“Viele Arbeitgeber sollten sich ermutigt fühlen, Menschen mit Schwerbehinderung einzustellen. Sie gewinnen dadurch nicht nur fachliche Kompetenz, sondern auch eine bereichernde zwischenmenschliche Perspektive für ihr Team.”
Teilnahme am IMR Jurapodcast
Ich war von Kindesbeinen an fasziniert von Sprache und logischer Ordnung. Als ich die TV-Gerichtsshows hörte, merkte ich: Dort werden chaotische Lebensgeschichten fachlich sortiert. Jura erlaubt mir, exakt das zu tun – komplexe Sachverhalte strukturieren, Entscheidungen begründen. Dieses geistige Abenteuer trieb mich an, Augenlicht hin oder her.
Formate wie „Richter Alexander Hold“ und „Barbara Salesch“ zeigten mir selbstbewusste Juristen, die souverän argumentieren. Für mich, der nach langen Pendelschultagen nur hören konnte, waren sie spannender als jede Serie. Dort entstand der Wunsch, irgendwann selbst so sicher aufzutreten und Verantwortung in Verfahren zu übernehmen.
Zuerst prägte ich mir an der Braille-Schreibmaschine jedes Sechs-Punkte-Muster ein. Stundenlang tasten, tippen, kontrollieren. Später kam der Computer: Screenreader liest, die Braillezeile liefert simultan haptische Zeichen. Ohr und Finger arbeiten synchron – ein Tempo, das nur jahrelanges Training ermöglicht und mich heute durch Gesetze rasen lässt.
In Marburg war Blind- oder Sehbehindert-sein nichts Besonderes.

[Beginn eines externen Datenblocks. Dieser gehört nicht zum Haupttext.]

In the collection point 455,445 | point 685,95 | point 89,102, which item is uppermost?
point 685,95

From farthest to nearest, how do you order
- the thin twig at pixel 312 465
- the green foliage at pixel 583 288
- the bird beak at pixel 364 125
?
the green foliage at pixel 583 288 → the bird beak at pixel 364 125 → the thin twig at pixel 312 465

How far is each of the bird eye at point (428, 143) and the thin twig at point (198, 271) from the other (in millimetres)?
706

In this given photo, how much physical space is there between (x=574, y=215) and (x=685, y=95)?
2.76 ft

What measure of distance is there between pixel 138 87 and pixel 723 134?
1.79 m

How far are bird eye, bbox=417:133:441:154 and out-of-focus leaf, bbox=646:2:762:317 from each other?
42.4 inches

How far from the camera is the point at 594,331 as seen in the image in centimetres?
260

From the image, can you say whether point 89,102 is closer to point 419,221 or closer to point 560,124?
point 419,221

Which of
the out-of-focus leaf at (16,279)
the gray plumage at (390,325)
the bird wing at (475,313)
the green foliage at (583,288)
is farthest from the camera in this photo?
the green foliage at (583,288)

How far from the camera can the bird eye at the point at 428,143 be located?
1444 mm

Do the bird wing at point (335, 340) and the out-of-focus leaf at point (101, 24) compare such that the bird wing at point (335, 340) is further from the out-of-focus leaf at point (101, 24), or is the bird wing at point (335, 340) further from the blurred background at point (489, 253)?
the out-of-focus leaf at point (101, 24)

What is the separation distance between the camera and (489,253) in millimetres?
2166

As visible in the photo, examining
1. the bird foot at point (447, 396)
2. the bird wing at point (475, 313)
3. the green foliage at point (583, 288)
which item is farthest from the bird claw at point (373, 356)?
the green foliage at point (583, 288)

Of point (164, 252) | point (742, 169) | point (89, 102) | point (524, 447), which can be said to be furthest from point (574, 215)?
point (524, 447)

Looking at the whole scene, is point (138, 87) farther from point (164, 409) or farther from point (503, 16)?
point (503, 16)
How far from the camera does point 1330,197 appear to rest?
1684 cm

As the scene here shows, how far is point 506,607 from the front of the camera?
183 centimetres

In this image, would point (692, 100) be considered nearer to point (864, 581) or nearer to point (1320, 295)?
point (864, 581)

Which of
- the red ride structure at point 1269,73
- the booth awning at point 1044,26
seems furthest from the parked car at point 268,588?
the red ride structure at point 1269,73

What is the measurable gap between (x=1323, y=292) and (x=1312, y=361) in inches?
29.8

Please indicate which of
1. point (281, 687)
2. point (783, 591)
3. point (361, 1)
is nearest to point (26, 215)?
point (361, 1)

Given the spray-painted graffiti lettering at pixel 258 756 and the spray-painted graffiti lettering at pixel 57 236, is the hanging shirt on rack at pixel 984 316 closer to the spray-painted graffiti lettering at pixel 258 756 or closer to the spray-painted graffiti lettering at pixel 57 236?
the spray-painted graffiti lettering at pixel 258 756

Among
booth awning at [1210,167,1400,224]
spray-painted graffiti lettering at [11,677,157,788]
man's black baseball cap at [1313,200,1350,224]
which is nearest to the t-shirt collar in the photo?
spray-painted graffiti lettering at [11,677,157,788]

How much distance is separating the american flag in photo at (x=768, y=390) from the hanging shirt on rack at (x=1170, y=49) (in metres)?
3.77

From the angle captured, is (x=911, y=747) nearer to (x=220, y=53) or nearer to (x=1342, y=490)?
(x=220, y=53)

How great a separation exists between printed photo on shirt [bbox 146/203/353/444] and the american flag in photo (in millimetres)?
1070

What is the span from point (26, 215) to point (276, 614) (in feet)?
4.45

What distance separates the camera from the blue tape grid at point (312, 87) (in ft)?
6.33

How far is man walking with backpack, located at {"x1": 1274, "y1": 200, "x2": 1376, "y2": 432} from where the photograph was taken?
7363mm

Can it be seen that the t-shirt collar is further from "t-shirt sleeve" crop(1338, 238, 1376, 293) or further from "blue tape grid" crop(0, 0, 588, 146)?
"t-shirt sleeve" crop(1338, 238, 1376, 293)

Dadurch entwickelte ich Selbstvertrauen statt Defizitgefühl, übernahm Aufgaben im Internat und baute früh Netzwerke auf. Diese Normalität half mir später, in Hörsälen, Gerichten und Bewerbungsgesprächen selbstverständlich aufzutreten.
Ich organisierte eine Studienassistenz: Er las, ich schrieb digital mit. Vor jeder Arbeit erstellte ich eine strikte Gliederung, suchte gezielt Paragrafen, um die Vorlese-Stunden zu minimieren. Fünf Stunden akustische Lektüre für eine Fundstelle klingen mühsam, aber Planung und Disziplin machten die Hausarbeiten machbar.
Ich schrieb auf einem vorab geprüften Laptop mit Screenreader und erhielt 50 % Zusatzzeit. In meinen digitalen Gesetzestexten setze ich Sprungmarken und Hotkeys, um Anspruchsgrundlagen sofort anzusteuern. So kompensiere ich das fehlende Blättern und kann sieben-einhalb-Stunden-Klausuren ohne inhaltlichen Nachteil bewältigen.